■ **TASK PROMPT**:
How do the lines below between the ones holding "Кобелко СК, объемом" and "02 Jeep Liberty", inclusive, read? Give them again exactly, with no other lines.

■ **WORKING DATA**:
= Beginning of Section =

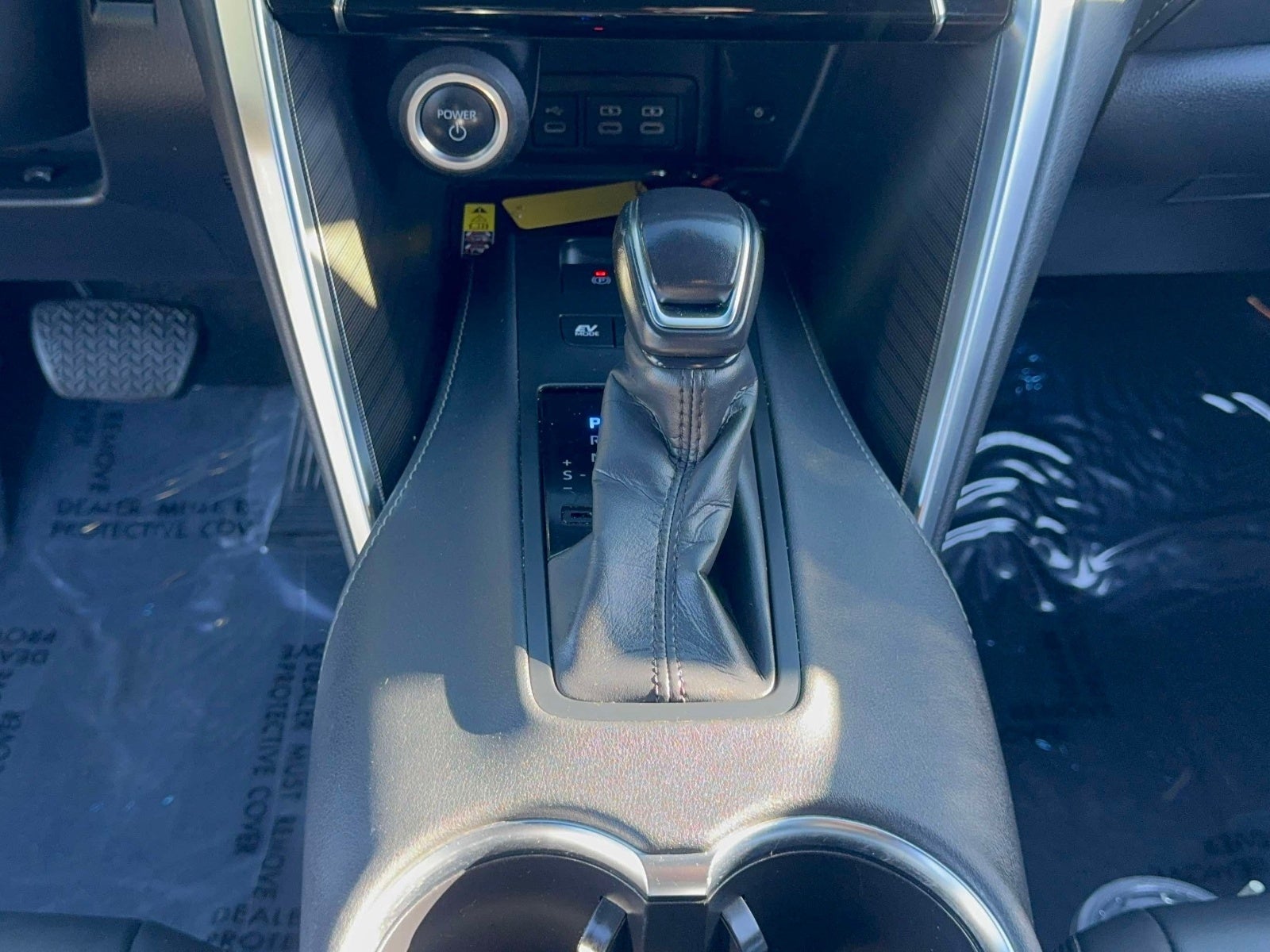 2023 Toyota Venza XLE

= End of Section =
= Beginning of Section =

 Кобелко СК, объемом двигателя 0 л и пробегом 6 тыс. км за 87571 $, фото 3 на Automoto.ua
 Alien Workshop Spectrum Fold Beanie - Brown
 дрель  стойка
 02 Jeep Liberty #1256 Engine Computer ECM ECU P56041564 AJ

= End of Section =
= Beginning of Section =

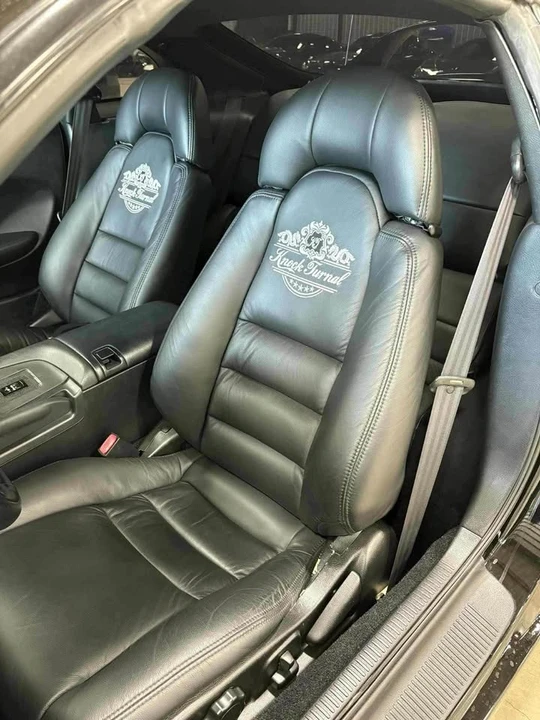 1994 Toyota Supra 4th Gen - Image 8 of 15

= End of Section =

■ **EXERCISE RESPONSE**:
 Кобелко СК, объемом двигателя 0 л и пробегом 6 тыс. км за 87571 $, фото 3 на Automoto.ua
 Alien Workshop Spectrum Fold Beanie - Brown
 дрель  стойка
 02 Jeep Liberty #1256 Engine Computer ECM ECU P56041564 AJ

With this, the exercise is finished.